> **Dataset extract**:
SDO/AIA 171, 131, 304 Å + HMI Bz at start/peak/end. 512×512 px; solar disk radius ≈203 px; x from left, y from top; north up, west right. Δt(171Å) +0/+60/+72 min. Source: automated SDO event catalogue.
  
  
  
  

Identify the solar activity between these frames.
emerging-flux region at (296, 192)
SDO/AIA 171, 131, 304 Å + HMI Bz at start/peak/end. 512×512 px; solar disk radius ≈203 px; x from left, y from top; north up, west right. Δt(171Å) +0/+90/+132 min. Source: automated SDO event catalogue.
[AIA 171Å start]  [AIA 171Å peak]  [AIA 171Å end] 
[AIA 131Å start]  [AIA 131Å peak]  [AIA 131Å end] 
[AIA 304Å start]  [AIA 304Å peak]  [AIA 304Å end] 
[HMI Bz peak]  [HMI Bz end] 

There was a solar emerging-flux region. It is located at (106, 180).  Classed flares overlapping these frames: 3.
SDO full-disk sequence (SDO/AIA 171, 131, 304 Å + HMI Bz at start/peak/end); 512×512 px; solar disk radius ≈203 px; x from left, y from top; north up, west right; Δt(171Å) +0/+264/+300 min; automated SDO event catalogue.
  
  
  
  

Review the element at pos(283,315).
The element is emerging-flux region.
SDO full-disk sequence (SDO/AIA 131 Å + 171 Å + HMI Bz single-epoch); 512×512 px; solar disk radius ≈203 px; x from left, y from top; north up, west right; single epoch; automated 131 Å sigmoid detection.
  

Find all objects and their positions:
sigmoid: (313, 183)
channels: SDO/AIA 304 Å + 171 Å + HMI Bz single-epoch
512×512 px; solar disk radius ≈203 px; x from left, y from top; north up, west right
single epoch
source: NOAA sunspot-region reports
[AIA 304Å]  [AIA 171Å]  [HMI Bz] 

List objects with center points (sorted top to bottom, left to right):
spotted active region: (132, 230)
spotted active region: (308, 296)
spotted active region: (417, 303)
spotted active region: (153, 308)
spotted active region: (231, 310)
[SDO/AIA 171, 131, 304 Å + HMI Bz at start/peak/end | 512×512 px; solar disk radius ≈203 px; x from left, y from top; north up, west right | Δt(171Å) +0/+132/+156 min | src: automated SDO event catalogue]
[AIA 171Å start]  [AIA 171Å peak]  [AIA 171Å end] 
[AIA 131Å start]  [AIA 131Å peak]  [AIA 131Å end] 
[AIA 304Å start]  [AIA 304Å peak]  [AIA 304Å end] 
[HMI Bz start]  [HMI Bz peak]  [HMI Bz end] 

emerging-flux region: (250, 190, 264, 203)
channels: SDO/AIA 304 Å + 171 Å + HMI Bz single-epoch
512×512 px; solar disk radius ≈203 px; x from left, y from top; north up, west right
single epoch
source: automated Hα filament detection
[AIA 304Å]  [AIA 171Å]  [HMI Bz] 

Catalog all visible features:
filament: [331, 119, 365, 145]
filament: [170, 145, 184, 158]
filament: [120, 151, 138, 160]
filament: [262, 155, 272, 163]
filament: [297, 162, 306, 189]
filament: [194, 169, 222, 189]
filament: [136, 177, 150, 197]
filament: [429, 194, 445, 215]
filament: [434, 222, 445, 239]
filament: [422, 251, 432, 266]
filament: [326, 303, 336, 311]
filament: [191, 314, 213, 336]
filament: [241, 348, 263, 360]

> **Task instructions**: Repeat the whole listing exactly, with no omissions.

> **Your response**:
SDO/AIA 171, 131, 304 Å + HMI Bz at start/peak/end. 512×512 px; solar disk radius ≈203 px; x from left, y from top; north up, west right. Δt(171Å) +0/+60/+72 min. Source: automated SDO event catalogue.
  
  
  
  

Identify the solar activity between these frames.
emerging-flux region at (296, 192)
SDO/AIA 171, 131, 304 Å + HMI Bz at start/peak/end. 512×512 px; solar disk radius ≈203 px; x from left, y from top; north up, west right. Δt(171Å) +0/+90/+132 min. Source: automated SDO event catalogue.
[AIA 171Å start]  [AIA 171Å peak]  [AIA 171Å end] 
[AIA 131Å start]  [AIA 131Å peak]  [AIA 131Å end] 
[AIA 304Å start]  [AIA 304Å peak]  [AIA 304Å end] 
[HMI Bz peak]  [HMI Bz end] 

There was a solar emerging-flux region. It is located at (106, 180).  Classed flares overlapping these frames: 3.
SDO full-disk sequence (SDO/AIA 171, 131, 304 Å + HMI Bz at start/peak/end); 512×512 px; solar disk radius ≈203 px; x from left, y from top; north up, west right; Δt(171Å) +0/+264/+300 min; automated SDO event catalogue.
  
  
  
  

Review the element at pos(283,315).
The element is emerging-flux region.
SDO full-disk sequence (SDO/AIA 131 Å + 171 Å + HMI Bz single-epoch); 512×512 px; solar disk radius ≈203 px; x from left, y from top; north up, west right; single epoch; automated 131 Å sigmoid detection.
  

Find all objects and their positions:
sigmoid: (313, 183)
channels: SDO/AIA 304 Å + 171 Å + HMI Bz single-epoch
512×512 px; solar disk radius ≈203 px; x from left, y from top; north up, west right
single epoch
source: NOAA sunspot-region reports
[AIA 304Å]  [AIA 171Å]  [HMI Bz] 

List objects with center points (sorted top to bottom, left to right):
spotted active region: (132, 230)
spotted active region: (308, 296)
spotted active region: (417, 303)
spotted active region: (153, 308)
spotted active region: (231, 310)
[SDO/AIA 171, 131, 304 Å + HMI Bz at start/peak/end | 512×512 px; solar disk radius ≈203 px; x from left, y from top; north up, west right | Δt(171Å) +0/+132/+156 min | src: automated SDO event catalogue]
[AIA 171Å start]  [AIA 171Å peak]  [AIA 171Å end] 
[AIA 131Å start]  [AIA 131Å peak]  [AIA 131Å end] 
[AIA 304Å start]  [AIA 304Å peak]  [AIA 304Å end] 
[HMI Bz start]  [HMI Bz peak]  [HMI Bz end] 

emerging-flux region: (250, 190, 264, 203)
channels: SDO/AIA 304 Å + 171 Å + HMI Bz single-epoch
512×512 px; solar disk radius ≈203 px; x from left, y from top; north up, west right
single epoch
source: automated Hα filament detection
[AIA 304Å]  [AIA 171Å]  [HMI Bz] 

Catalog all visible features:
filament: [331, 119, 365, 145]
filament: [170, 145, 184, 158]
filament: [120, 151, 138, 160]
filament: [262, 155, 272, 163]
filament: [297, 162, 306, 189]
filament: [194, 169, 222, 189]
filament: [136, 177, 150, 197]
filament: [429, 194, 445, 215]
filament: [434, 222, 445, 239]
filament: [422, 251, 432, 266]
filament: [326, 303, 336, 311]
filament: [191, 314, 213, 336]
filament: [241, 348, 263, 360]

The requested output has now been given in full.